Senior European Central Bank officials signaled Friday that the bank is ready to boost its EUR1.7 trillion bond-purchase program again, countering investor concerns that the ECB could start to slow down its asset purchases.
At an annual gathering of finance ministers and central-bank governors in Washington, ECB President Mario Draghi warned that the region’s economic growth had turned out slightly weaker than expected and highlighted risks to the outlook.
The ECB will “act by using all the instruments available within our mandate” if it fears it might miss its inflation target of just below 2%, Mr. Draghi said.
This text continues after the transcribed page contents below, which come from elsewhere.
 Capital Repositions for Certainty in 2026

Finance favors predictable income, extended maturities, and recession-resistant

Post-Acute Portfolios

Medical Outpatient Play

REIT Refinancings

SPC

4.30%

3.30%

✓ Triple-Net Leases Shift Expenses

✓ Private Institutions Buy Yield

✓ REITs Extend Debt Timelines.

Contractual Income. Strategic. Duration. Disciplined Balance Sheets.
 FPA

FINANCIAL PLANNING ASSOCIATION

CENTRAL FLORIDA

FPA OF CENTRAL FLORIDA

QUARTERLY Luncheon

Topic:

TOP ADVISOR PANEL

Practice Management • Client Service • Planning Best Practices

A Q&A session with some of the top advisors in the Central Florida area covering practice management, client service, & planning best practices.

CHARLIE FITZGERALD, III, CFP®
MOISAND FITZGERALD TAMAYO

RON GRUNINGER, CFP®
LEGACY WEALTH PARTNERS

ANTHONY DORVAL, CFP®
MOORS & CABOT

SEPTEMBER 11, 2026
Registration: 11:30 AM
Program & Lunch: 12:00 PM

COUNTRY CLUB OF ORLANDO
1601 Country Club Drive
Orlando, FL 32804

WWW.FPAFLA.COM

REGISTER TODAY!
Earlier this week, financial markets were rattled by a Bloomberg report that the ECB had reached a consensus on how to gradually reduce its asset purchases. Most economists had expected the ECB to go in the opposite direction, extending its bond purchases beyond March, when they are currently due to end.
In an interview with The Wall Street Journal on Thursday, ECB governing council member Vitas Vasiliauskas insisted that the central bank hadn’t discussed how it would taper, or slow down, its asset purchases.
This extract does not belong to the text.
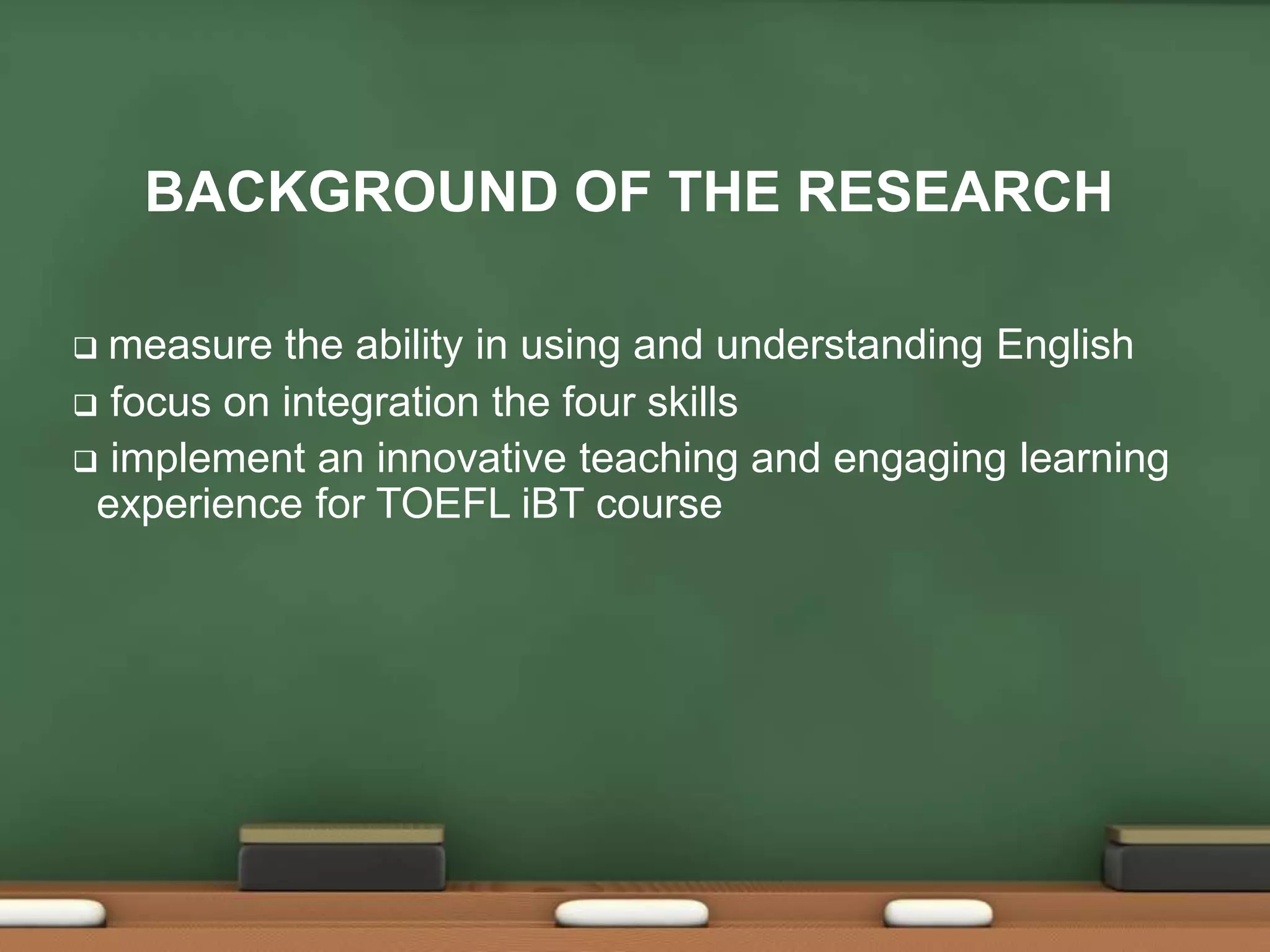 BACKGROUND OF THE RESEARCH

❑ measure the ability in using and understanding English
❑ focus on integration the four skills
❑ implement an innovative teaching and engaging learning experience for TOEFL iBT course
“We hadn’t discussed anything. I was surprised by such media interpretations,” Mr. Vasiliauskas said.
The ECB has rolled out unprecedented stimulus in recent years in an effort to reinvigorate the region’s weak economy, cutting interest rates below zero and buying EUR80 billion a month of public and private debt. Policy makers hope that by buying bonds, they can drive down interest rates, encouraging people to borrow and bolstering growth.
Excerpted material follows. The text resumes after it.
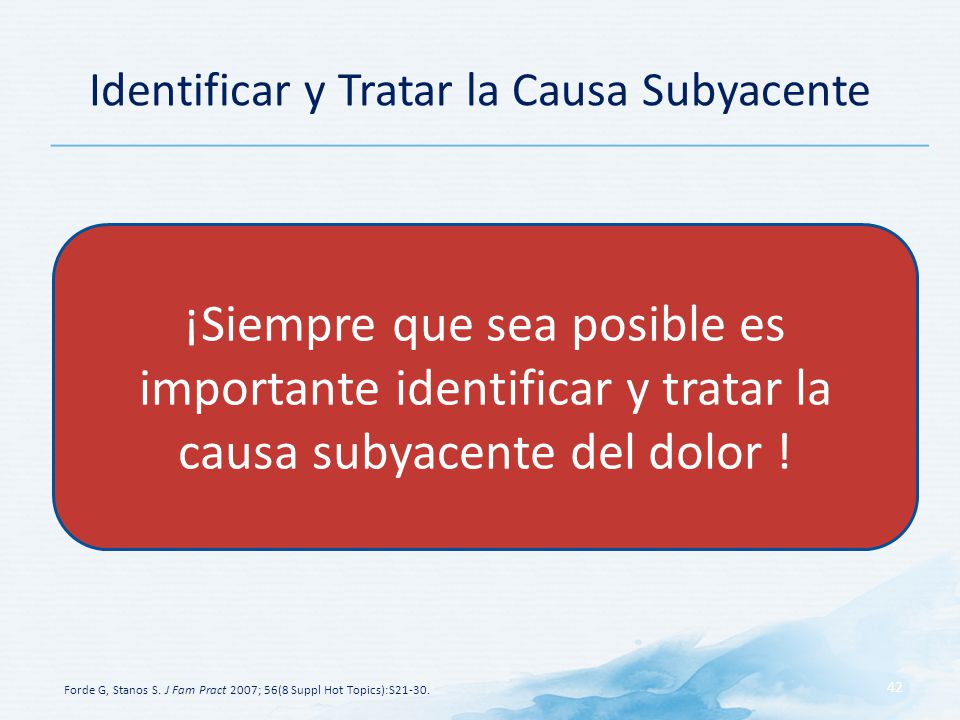 Identificar y Tratar la Causa Subyacente

¡Siempre que sea posible es importante identificar y tratar la causa subyacente del dolor !

Forde G, Stanos S. J Fam Pract 2007; 56(8 Suppl Hot Topics):S21-30.

42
But the minutes of the ECB’s latest policy meeting, published on Thursday, showed widespread concerns within the bank’s 25-member governing council over the failure of inflation to pick up more substantially. Eurozone inflation was just 0.4% last month, far below the ECB’s target of just below 2%.
Peter Praet, the ECB’s top economist, said on Friday that the central bank was “very closely monitoring economic and financial market developments,” and was determined to preserve its stimulus until inflation picks up.
“If needed, we will not hesitate to act by using all the instruments available within our mandate,” Mr. Praet said.
While the eurozone’s economy has so far appeared resilient to global and political uncertainty, Mr. Praet said, “there are downside risks” for growth.
Taken together, the recent comments by ECB officials are “an explicit hint that more easing is coming,” said Gizem Kara, an economist at BNP Paribas in London.
Both ECB officials also called on eurozone governments to help out the central bank by reshaping their economies to boost growth.
Mr. Draghi urged governments to seize a “unique window of opportunity” created by the ECB’s easy-money policies to implement economic reforms.